_Task brief_.
A faithful copy of every entry, with the pictures removed, is what is needed here.
*** Opening of Exercise materials ***
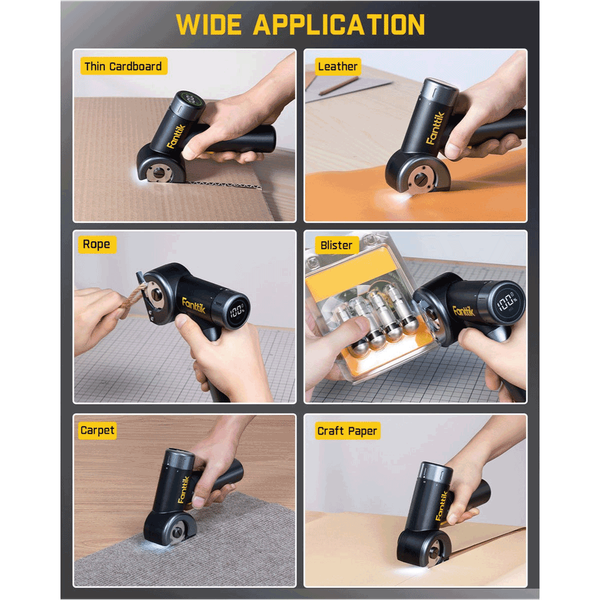 WIDE APPLICATION

Thin Cardboard

Fanttik

Leather

Fanttik

Rope

Fanttik

100%

Blister

Fanttik

100%

Carpet

Fanttik

Craft Paper

Fanttik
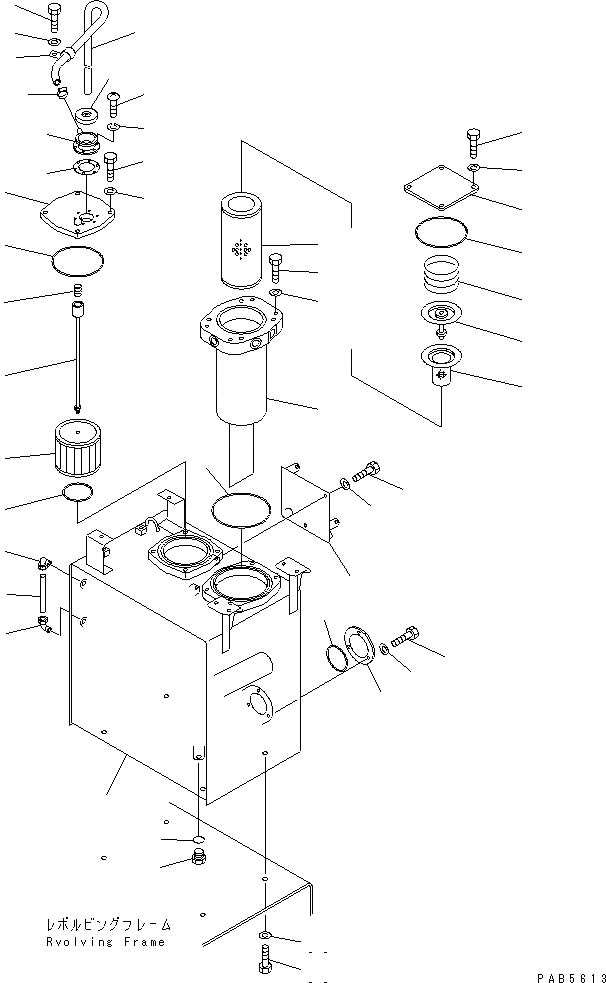 レボルビングフレーム
Rvolving Frame

PAB5613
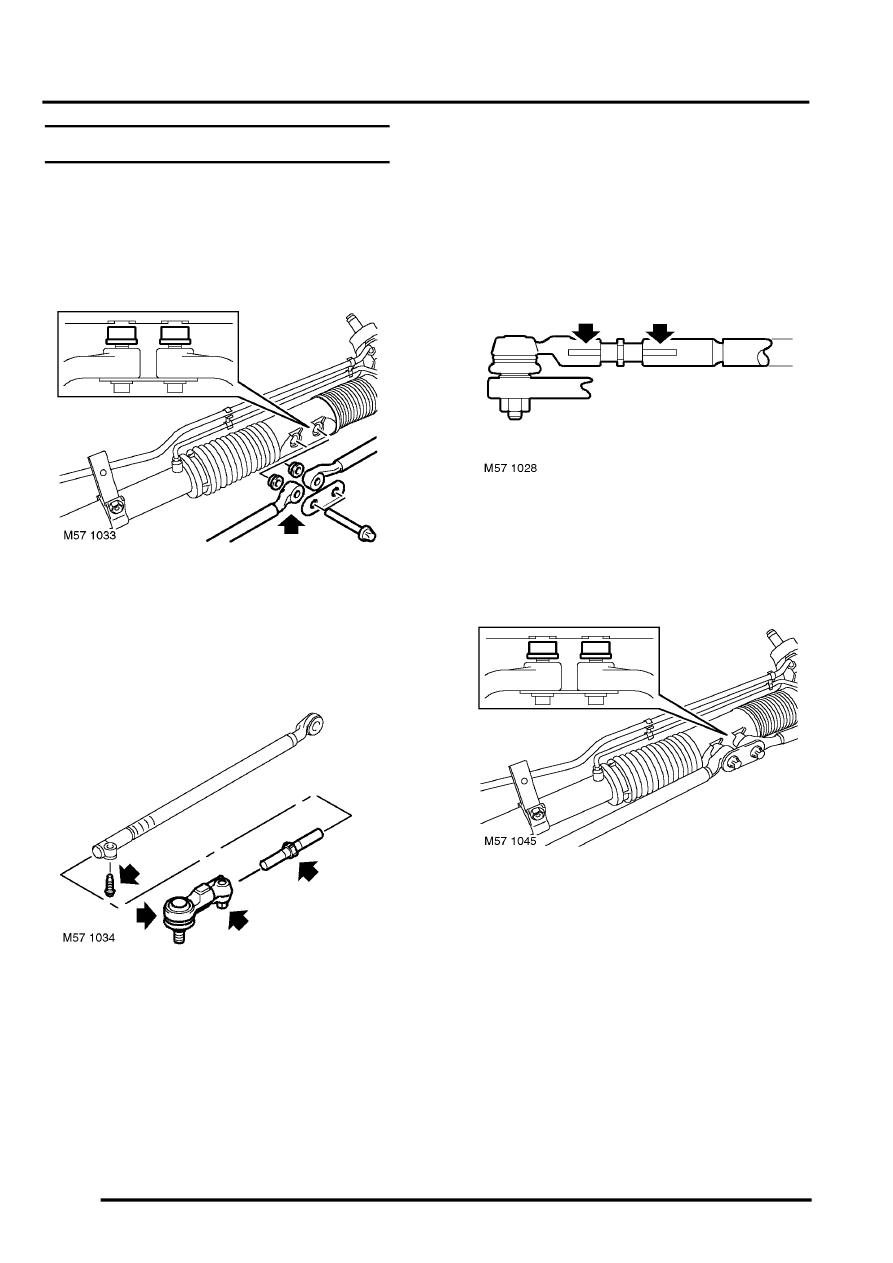 M57 1033

M57 1034

M57 1028

M57 1045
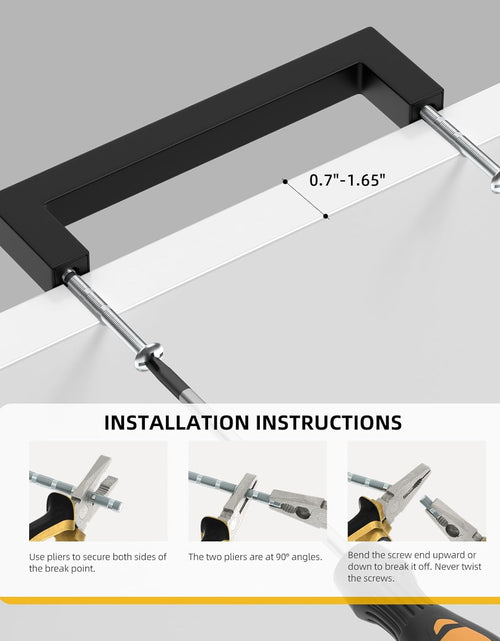 0.7"-1.65"

INSTALLATION INSTRUCTIONS

Use pliers to secure both sides of the break point.

The two pliers are at 90° angles.

Bend the screw end upward or down to break it off. Never twist the screws.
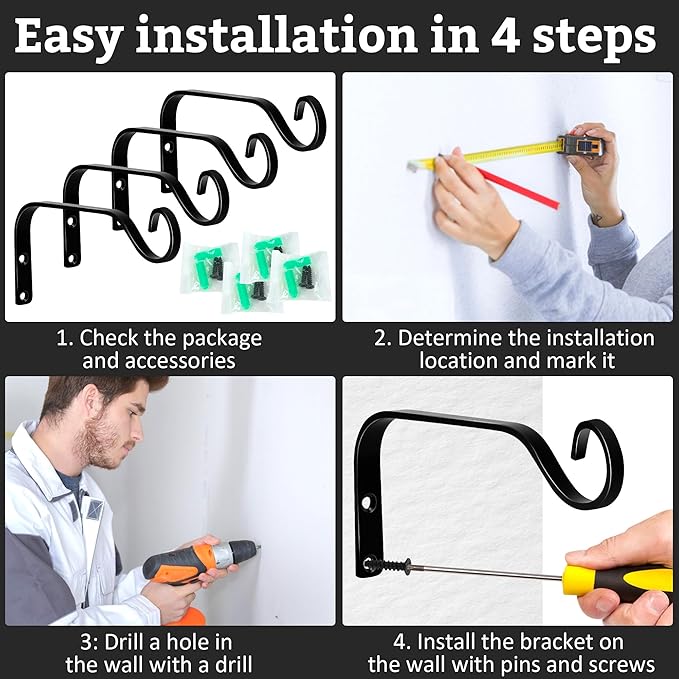 Easy installation in 4 steps

1. Check the package and accessories

2. Determine the installation location and mark it

3: Drill a hole in the wall with a drill

4. Install the bracket on the wall with pins and screws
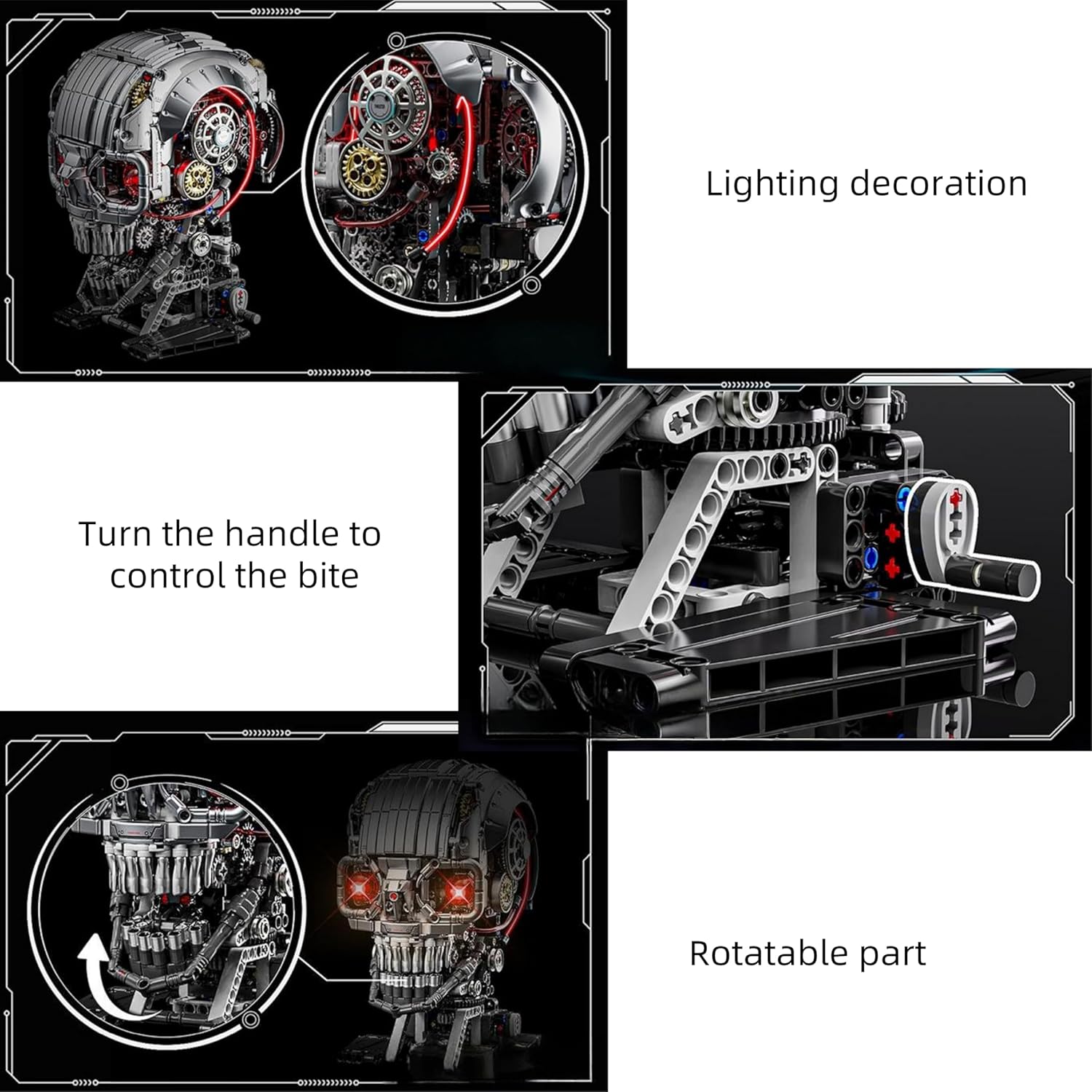 Lighting decoration

Turn the handle to control the bite

Rotatable part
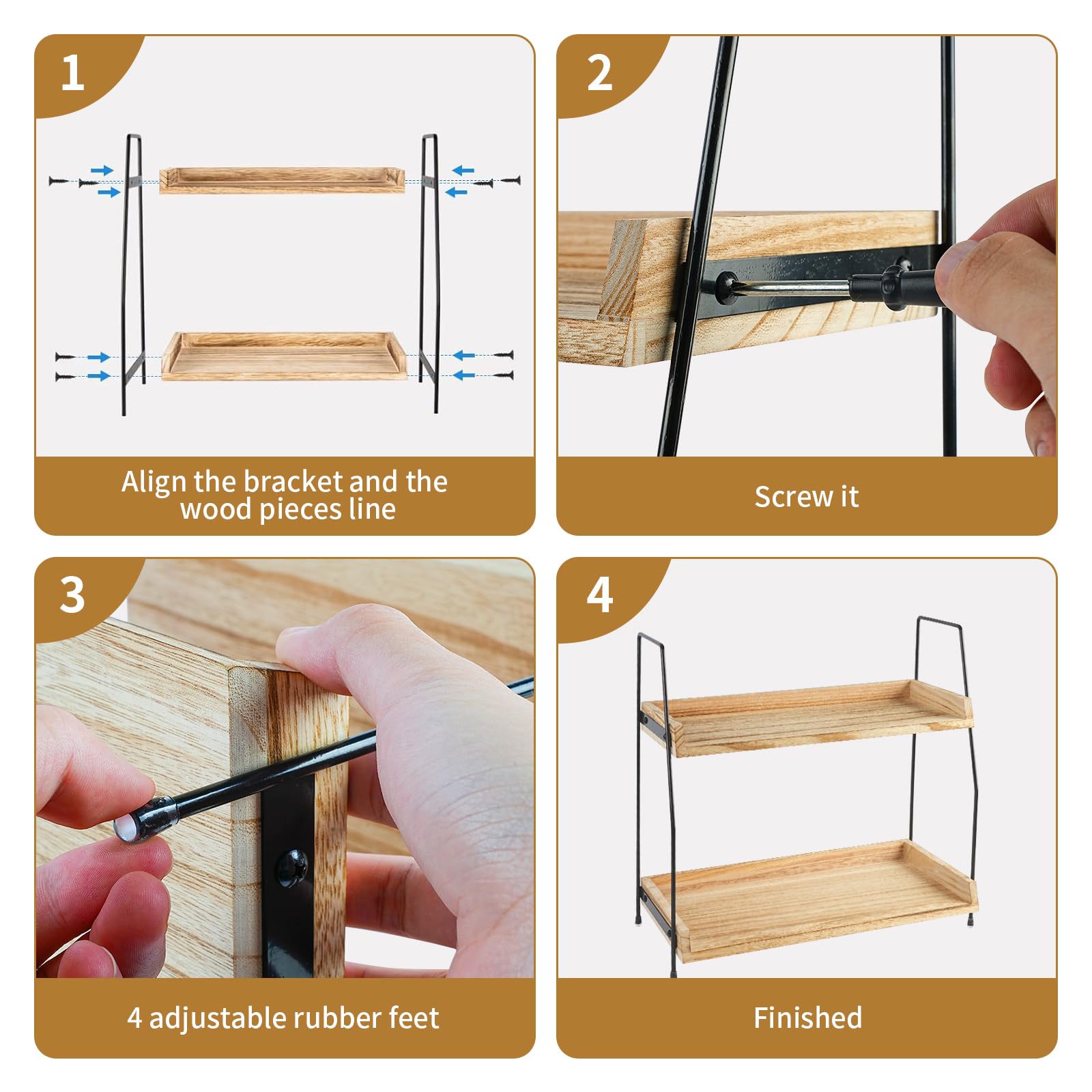 1

Align the bracket and the wood pieces line

2

Screw it

3

4 adjustable rubber feet

4

Finished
*** Close of Exercise materials ***
_Result of the exercise_.
 WIDE APPLICATION

Thin Cardboard

Fanttik

Leather

Fanttik

Rope

Fanttik

100%

Blister

Fanttik

100%

Carpet

Fanttik

Craft Paper

Fanttik
 レボルビングフレーム
Rvolving Frame

PAB5613
 M57 1033

M57 1034

M57 1028

M57 1045
 0.7"-1.65"

INSTALLATION INSTRUCTIONS

Use pliers to secure both sides of the break point.

The two pliers are at 90° angles.

Bend the screw end upward or down to break it off. Never twist the screws.
 Easy installation in 4 steps

1. Check the package and accessories

2. Determine the installation location and mark it

3: Drill a hole in the wall with a drill

4. Install the bracket on the wall with pins and screws
 Lighting decoration

Turn the handle to control the bite

Rotatable part
 1

Align the bracket and the wood pieces line

2

Screw it

3

4 adjustable rubber feet

4

Finished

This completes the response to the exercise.